Given problem 1: In the forum excerpt about the Slide technique, what did the early pilot study in appendix E compare?
Given problem 2: Carry on the forum excerpt about the Slide technique from the point where it stops.

Excerpted text:
────────────────────────────────────────

It's really hard to discuss things like this over the internet via text. So much easier, and more convincing to show a live demo. smile.png


Out of curiosity, how does your demo handle complex/convex geometry?

Equally well. It's very general, and works with any set of triangles defined to be objects. This is a common concern, and it's a direct consequence of me showing simple geometry in most of my demos. The reason for that is because my modelling efforts were the bottleneck, not the Sliding algorithm hehe.
If anyone's interested, you can glance over my thesis pdf that describes Slide in excruciatingly full detail.

Also, in appendix E you can find a very early pilot study that compared an early version of slide against an XYZ-axes method, with the associated result graphs (page 175). It's not unusual to see 2-3x difference in task completion time. However, this result was known from many previous studies going back as far as 2005~, and taken as a given. Hence it wasn't my main goal to replicate those results, but rather to work on other aspects of the system.

[quote name='way2lazy2care' timestamp='1329399762' post='4913647']
Out of curiosity, how does your demo handle complex/convex geometry?

Equally well. It's very general, and works with any set of triangles defined to be objects. This is a common concern, and it's a direct consequence of me showing simple geometry in most of my demos. The reason for that is because my modelling efforts were the bottleneck, not the Sliding algorithm hehe.

────────────────────────────────────────

Data records
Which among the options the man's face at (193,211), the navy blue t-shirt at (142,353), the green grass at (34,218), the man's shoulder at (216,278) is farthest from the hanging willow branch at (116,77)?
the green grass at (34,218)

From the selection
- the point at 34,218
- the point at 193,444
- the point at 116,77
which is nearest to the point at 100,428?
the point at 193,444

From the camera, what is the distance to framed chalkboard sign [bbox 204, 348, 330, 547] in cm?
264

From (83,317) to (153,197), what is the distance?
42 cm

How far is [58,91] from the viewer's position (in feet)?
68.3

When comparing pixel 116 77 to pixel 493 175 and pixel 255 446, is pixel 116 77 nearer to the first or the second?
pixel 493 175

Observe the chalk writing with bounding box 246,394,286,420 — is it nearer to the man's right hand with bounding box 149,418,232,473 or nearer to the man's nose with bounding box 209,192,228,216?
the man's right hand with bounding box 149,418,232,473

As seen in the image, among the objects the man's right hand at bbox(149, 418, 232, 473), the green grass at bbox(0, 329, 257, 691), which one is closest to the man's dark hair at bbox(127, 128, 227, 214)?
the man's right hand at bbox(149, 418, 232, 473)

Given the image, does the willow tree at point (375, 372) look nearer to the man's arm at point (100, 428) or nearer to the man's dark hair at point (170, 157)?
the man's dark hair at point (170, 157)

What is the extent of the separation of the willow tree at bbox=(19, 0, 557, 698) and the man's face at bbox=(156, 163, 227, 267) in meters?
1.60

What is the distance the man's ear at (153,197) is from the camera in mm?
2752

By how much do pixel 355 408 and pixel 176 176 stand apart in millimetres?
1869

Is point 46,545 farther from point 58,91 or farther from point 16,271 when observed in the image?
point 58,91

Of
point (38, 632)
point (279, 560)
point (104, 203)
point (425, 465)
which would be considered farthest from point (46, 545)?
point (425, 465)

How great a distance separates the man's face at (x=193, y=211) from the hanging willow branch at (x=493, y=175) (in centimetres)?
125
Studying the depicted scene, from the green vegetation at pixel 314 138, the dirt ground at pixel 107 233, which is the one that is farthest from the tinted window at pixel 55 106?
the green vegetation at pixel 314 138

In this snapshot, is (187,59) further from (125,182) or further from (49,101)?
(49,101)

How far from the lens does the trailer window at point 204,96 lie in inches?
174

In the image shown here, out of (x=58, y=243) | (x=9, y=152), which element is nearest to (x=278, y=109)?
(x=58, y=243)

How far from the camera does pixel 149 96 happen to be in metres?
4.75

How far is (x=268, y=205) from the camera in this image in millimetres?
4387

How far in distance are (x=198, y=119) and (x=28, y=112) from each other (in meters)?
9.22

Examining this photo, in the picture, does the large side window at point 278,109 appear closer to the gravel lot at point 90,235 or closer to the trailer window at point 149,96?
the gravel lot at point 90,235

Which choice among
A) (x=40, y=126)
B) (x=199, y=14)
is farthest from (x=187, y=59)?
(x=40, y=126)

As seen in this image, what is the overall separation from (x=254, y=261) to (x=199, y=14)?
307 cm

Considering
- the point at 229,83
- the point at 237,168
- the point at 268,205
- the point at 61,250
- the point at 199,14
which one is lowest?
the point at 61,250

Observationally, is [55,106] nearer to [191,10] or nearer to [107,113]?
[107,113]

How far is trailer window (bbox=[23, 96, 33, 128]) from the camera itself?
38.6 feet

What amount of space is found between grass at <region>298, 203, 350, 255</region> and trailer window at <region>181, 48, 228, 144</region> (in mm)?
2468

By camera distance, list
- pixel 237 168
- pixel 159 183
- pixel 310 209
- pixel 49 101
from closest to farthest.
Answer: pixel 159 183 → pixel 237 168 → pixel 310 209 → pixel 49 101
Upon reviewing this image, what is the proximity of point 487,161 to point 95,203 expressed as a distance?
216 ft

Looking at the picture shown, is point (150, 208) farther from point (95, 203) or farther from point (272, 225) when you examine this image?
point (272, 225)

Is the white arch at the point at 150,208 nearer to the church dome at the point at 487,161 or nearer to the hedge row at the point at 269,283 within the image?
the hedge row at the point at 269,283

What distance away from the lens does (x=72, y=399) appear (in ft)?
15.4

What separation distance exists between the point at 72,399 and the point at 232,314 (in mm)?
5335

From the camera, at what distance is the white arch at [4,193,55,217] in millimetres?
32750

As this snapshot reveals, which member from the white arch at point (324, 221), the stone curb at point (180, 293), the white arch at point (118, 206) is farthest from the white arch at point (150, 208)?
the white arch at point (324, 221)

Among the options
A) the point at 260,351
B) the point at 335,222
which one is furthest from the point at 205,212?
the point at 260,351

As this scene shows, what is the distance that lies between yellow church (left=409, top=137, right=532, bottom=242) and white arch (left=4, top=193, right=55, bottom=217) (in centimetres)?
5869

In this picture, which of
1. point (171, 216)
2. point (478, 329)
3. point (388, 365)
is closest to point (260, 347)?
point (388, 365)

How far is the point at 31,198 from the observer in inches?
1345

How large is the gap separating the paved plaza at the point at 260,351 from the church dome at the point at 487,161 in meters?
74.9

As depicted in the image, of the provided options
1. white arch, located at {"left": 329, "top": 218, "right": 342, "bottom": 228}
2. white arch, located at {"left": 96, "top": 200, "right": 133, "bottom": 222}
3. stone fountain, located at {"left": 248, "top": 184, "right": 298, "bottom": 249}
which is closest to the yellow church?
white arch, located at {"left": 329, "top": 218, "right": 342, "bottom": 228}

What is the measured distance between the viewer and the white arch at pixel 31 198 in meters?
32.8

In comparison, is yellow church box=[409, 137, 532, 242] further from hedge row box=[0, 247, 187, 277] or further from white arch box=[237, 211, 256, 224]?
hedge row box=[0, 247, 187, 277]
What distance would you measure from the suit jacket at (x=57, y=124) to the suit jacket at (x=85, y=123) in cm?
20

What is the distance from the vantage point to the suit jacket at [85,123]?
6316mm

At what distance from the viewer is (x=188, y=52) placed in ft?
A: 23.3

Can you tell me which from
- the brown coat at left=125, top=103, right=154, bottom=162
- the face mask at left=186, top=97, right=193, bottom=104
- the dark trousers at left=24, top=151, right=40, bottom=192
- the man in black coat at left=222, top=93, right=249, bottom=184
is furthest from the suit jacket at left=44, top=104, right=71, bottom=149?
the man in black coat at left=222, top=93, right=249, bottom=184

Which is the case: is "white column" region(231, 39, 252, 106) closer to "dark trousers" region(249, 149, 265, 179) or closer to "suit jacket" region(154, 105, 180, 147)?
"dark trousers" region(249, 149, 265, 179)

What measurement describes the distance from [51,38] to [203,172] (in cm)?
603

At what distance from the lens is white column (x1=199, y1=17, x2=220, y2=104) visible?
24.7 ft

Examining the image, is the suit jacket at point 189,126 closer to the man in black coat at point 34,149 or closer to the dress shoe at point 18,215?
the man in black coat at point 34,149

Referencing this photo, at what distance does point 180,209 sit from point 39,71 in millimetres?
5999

────────────────────────────────────────

Result 1: It compared an early version of Slide against an XYZ-axes method.

Result 2:
[/quote]

What did you export your geometry from to begin with? If you can import geometry from Maya or Blender, you can use the stock Teapot/MonkeyHead models that come packaged with each.

That would be much more impressive than blocks imo. Almost to the point of doing yourself a disservice by not getting some complex meshes.
I have a pretty basic loader that opens .dae files (Collada format) that I export from SketchUp. It doesn't do advanced things like materials, textures, just plain geometry. If Blender exports as .dae, then what you suggested is possible. But it's almost much easier just to get some random hi-poly model from SketchUp's 3D Warehouse.

I already have a few more complicated scenes that I used to test various things. I just used the scene with boxes because I wanted a task where you just have to move around a lot of small objects, rather than one highly detailed one. Of course, I could've used highly detailed boxes, but that didn't happen.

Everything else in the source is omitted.